◆ **Direction**
Render the records as a Markdown table with the columns Row and Line, giving each line a row number and leaving out blank lines. Begin at the line that has "Comparing the conifer" and stop after the last line of the records.

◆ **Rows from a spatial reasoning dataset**
══════════════════════════════

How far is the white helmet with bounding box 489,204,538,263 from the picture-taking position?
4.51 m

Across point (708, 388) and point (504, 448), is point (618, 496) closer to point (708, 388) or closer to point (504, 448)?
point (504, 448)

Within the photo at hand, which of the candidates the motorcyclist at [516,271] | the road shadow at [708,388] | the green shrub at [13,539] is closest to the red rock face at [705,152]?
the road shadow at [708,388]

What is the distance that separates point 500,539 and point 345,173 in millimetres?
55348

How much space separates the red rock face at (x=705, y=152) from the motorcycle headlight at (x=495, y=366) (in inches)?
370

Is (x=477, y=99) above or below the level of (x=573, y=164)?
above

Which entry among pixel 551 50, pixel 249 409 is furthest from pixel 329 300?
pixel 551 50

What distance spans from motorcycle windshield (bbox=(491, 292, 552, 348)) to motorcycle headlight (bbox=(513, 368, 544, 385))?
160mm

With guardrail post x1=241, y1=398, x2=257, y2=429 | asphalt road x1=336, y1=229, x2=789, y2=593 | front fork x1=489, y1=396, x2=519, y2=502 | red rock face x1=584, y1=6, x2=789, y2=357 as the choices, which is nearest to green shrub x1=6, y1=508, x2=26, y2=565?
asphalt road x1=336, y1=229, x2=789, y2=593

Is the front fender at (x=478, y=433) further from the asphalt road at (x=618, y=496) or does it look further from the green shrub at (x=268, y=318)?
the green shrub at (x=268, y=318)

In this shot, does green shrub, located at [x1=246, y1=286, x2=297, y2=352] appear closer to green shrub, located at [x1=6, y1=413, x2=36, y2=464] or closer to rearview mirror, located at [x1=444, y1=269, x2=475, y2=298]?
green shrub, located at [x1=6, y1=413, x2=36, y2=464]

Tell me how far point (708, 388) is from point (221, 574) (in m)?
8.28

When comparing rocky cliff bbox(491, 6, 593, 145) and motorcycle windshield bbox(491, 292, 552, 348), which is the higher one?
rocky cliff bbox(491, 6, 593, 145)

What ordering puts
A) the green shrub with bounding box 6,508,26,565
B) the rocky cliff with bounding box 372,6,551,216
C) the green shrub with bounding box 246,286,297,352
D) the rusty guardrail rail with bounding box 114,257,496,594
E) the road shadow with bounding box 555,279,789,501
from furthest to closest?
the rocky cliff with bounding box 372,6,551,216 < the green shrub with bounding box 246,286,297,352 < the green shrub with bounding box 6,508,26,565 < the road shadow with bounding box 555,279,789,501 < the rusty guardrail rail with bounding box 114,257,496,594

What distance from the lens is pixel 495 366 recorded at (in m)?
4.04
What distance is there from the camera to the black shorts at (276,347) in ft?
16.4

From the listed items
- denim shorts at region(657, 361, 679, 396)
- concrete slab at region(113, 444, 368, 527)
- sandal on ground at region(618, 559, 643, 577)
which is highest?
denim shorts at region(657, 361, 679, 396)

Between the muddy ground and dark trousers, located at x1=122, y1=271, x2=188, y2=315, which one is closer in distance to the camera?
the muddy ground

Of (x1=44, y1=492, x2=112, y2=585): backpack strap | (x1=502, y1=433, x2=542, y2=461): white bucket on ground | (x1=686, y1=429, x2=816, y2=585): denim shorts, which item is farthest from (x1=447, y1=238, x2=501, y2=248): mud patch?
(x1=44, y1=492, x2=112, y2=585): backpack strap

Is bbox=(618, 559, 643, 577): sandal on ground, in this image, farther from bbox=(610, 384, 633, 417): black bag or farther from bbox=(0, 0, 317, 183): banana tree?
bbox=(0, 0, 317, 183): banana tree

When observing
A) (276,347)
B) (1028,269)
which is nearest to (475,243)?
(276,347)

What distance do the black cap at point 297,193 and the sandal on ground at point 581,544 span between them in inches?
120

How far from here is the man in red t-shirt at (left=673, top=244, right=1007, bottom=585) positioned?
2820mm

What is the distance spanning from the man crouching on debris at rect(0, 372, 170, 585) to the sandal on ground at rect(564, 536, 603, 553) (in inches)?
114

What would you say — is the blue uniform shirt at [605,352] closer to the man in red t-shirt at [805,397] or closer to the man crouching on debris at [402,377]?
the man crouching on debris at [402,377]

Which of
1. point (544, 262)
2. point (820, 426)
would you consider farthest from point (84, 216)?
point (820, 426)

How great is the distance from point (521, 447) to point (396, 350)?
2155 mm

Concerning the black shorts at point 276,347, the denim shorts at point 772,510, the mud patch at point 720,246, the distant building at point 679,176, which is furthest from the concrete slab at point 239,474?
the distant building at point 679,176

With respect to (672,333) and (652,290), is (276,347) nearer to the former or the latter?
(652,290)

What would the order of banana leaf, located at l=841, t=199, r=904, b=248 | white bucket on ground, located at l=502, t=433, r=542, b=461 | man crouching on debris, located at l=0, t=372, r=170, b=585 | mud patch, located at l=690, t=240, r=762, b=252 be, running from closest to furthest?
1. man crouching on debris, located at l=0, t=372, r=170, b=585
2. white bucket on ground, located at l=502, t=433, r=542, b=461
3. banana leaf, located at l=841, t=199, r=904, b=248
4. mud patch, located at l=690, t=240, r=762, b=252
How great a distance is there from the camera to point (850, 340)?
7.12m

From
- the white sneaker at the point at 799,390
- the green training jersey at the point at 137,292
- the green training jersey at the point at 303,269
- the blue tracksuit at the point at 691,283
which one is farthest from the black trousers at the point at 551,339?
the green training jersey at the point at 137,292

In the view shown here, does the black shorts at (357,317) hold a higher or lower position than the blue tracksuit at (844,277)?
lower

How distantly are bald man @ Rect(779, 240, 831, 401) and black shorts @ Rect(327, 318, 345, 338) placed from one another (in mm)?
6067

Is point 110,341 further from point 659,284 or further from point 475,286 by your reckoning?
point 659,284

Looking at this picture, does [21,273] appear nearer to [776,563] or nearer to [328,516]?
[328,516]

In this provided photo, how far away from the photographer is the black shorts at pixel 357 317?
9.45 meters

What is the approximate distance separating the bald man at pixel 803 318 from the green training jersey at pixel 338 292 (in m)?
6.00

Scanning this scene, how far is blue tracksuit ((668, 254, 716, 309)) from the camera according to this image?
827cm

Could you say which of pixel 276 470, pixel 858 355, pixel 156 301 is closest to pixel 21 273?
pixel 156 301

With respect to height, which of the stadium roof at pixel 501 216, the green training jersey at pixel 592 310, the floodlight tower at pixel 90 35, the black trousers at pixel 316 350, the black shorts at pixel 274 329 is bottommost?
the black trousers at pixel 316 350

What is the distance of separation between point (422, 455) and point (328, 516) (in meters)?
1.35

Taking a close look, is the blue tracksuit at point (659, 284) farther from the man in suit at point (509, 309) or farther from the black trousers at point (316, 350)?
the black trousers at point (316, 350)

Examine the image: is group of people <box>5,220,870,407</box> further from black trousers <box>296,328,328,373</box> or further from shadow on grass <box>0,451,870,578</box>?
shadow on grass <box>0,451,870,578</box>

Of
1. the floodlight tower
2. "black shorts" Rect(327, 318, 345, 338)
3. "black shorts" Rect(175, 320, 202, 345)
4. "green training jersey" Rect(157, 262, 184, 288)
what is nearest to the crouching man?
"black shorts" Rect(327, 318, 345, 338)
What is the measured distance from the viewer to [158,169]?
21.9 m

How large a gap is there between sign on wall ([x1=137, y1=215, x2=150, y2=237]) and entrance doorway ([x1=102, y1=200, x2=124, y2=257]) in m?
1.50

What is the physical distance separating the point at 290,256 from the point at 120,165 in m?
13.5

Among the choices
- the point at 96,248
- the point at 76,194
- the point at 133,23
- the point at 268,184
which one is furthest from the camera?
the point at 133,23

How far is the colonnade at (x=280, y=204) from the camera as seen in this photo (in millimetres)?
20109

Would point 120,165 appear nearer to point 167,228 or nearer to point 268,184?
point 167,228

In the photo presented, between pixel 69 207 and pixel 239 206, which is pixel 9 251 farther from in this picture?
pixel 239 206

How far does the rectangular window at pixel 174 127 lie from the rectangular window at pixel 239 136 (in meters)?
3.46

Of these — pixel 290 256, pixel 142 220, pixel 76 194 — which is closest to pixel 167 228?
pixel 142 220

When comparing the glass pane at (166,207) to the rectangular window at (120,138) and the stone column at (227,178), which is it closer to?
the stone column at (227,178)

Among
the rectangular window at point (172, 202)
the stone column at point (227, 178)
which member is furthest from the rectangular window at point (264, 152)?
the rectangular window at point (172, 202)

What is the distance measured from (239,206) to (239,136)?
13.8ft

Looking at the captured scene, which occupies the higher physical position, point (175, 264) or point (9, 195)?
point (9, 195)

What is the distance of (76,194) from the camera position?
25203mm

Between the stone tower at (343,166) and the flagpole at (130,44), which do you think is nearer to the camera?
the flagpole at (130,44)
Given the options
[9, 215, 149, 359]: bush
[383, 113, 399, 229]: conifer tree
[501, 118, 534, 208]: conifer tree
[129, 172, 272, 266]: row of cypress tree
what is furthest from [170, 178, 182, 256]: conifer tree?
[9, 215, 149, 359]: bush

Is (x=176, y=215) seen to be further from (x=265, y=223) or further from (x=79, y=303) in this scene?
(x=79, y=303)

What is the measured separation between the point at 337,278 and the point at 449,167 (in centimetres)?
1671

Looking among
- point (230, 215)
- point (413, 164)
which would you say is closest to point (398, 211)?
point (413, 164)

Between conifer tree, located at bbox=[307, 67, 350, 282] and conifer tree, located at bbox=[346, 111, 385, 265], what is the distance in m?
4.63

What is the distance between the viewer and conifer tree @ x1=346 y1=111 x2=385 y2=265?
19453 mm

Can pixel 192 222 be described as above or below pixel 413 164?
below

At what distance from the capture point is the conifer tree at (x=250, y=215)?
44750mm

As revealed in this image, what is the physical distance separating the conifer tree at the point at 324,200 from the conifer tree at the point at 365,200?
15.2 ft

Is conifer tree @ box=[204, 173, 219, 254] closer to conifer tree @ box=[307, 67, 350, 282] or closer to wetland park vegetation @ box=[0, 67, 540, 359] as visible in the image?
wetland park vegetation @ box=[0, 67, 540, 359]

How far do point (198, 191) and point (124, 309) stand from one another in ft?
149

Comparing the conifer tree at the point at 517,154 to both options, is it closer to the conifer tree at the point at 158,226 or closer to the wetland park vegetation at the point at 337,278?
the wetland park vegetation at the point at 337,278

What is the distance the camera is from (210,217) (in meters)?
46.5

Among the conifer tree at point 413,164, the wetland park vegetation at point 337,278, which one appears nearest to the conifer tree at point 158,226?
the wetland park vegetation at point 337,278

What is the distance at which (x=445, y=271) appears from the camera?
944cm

══════════════════════════════

◆ **Task response**
| Row | Line |
|---|---|
| 1 | Comparing the conifer tree at the point at 517,154 to both options, is it closer to the conifer tree at the point at 158,226 or closer to the wetland park vegetation at the point at 337,278? |
| 2 | the wetland park vegetation at the point at 337,278 |
| 3 | What is the distance the camera is from (210,217) (in meters)? |
| 4 | 46.5 |
| 5 | Among the conifer tree at point 413,164, the wetland park vegetation at point 337,278, which one appears nearest to the conifer tree at point 158,226? |
| 6 | the wetland park vegetation at point 337,278 |
| 7 | What is the distance at which (x=445, y=271) appears from the camera? |
| 8 | 944cm |